Known error codes are:

  • ERR_INFRA_UNAUTHENTICATED - indicates that the last error occurred due to the client request not being completed because it lacks valid authentication credentials for the requested resource. It is classified as a non-retryable error code.
  • ERR_INFRA_UNAUTHORIZED - indicates that the last error occurred due to the server understanding the request but refusing to authorize it. It is classified as a non-retryable error code.
  • ERR_INFRA_INSUFFICIENT_PRIVILEGES - indicates that the last error occurred due to insufficient infrastructure privileges. It is classified as a non-retryable error code. This error code is deprecated in favor of ERR_INFRA_UNAUTHORIZED and will be removed in a future version.
  • ERR_INFRA_QUOTA_EXCEEDED - indicates that the last error occurred due to infrastructure quota limits. It is classified as a non-retryable error code.
  • ERR_INFRA_RATE_LIMITS_EXCEEDED - indicates that the last error occurred due to exceeded infrastructure request rate limits.
  • ERR_INFRA_DEPENDENCIES - indicates that the last error occurred due to dependent objects on the infrastructure level. It is classified as a non-retryable error code.
  • ERR_RETRYABLE_INFRA_DEPENDENCIES - indicates that the last error occurred due to dependent objects on the infrastructure level, but the operation should be retried.
  • ERR_INFRA_RESOURCES_DEPLETED - indicates that the last error occurred due to depleted resource in the infrastructure.

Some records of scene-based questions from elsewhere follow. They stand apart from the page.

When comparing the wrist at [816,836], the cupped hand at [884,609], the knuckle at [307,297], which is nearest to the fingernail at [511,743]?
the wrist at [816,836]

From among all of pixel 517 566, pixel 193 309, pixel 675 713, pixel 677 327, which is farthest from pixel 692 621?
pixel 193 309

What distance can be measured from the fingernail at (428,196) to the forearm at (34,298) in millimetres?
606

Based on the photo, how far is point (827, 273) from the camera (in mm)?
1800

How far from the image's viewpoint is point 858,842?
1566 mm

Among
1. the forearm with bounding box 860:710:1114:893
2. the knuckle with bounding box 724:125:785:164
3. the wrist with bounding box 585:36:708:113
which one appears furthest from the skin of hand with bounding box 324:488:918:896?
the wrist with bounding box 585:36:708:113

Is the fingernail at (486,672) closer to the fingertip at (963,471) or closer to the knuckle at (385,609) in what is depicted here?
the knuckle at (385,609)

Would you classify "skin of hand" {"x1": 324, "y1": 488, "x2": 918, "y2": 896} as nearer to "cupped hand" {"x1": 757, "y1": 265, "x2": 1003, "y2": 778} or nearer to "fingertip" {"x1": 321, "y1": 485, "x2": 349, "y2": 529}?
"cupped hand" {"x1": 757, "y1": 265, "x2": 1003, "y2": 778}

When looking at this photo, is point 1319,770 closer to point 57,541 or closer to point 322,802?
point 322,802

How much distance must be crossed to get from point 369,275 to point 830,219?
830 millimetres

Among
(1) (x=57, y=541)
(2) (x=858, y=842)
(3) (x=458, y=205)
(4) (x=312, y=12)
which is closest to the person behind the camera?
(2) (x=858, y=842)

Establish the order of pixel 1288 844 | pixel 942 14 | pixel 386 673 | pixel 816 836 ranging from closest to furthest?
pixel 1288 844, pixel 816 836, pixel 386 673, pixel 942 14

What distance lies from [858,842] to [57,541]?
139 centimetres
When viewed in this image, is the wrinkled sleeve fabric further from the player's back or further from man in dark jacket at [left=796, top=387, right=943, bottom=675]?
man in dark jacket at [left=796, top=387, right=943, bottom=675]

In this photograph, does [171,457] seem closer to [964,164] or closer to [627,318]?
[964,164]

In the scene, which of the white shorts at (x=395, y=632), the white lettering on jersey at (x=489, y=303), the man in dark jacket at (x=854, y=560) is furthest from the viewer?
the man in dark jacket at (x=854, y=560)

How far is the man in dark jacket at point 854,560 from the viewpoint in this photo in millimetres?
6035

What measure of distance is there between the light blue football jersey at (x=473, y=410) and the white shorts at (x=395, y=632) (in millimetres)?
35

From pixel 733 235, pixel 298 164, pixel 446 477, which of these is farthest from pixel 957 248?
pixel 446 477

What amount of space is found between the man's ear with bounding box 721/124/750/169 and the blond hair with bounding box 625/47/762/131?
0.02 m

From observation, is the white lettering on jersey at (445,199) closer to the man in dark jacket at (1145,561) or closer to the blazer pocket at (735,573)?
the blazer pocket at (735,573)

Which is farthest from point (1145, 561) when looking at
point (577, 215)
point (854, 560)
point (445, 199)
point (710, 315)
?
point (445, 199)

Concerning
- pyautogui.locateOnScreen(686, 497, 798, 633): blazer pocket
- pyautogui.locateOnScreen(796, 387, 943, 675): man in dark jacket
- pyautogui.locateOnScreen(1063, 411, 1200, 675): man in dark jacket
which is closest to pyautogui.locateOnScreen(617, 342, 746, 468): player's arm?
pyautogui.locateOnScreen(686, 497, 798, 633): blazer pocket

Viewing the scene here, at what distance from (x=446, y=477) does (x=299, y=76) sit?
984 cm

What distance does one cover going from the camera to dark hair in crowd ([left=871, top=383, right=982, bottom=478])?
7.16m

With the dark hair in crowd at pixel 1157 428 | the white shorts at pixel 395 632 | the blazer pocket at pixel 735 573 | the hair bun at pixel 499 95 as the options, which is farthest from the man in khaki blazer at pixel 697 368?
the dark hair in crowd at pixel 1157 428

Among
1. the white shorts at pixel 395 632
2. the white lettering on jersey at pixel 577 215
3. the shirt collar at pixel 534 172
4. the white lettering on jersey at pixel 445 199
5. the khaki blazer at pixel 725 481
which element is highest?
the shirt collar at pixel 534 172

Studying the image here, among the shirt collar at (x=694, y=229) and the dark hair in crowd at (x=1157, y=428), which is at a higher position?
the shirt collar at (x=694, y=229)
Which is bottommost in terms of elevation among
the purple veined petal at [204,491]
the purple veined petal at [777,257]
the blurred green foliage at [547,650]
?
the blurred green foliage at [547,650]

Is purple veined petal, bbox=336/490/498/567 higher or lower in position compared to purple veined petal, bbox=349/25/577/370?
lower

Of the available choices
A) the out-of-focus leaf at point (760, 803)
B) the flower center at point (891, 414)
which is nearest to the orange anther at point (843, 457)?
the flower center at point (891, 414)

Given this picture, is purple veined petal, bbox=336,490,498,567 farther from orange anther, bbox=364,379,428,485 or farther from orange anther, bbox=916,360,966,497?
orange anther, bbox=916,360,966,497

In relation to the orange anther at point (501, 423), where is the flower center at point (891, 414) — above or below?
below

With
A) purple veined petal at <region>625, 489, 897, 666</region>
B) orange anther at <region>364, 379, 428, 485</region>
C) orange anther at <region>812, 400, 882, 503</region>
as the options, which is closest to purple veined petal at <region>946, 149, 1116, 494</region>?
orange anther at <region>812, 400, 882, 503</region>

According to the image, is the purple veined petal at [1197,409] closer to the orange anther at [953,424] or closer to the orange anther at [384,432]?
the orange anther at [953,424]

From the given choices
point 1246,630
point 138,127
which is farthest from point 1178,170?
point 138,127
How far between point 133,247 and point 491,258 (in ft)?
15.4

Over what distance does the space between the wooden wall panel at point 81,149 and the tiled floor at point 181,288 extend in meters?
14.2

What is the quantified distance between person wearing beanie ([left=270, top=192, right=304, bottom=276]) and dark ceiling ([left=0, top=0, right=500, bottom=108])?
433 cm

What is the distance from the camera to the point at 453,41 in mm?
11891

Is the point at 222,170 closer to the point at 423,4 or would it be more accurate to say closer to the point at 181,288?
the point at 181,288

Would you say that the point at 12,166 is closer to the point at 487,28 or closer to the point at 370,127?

  • ERR_CLEANUP_CLUSTER_RESOURCES - indicates that the last error occurred due to resources in the cluster that are stuck in deletion.
  • ERR_CONFIGURATION_PROBLEM - indicates that the last error occurred due to a configuration problem. It is classified as a non-retryable error code.
  • ERR_RETRYABLE_CONFIGURATION_PROBLEM - indicates that the last error occurred due to a retryable configuration problem. "Retryable" means that the occurred error is likely to be resolved in a ungraceful manner after given period of time.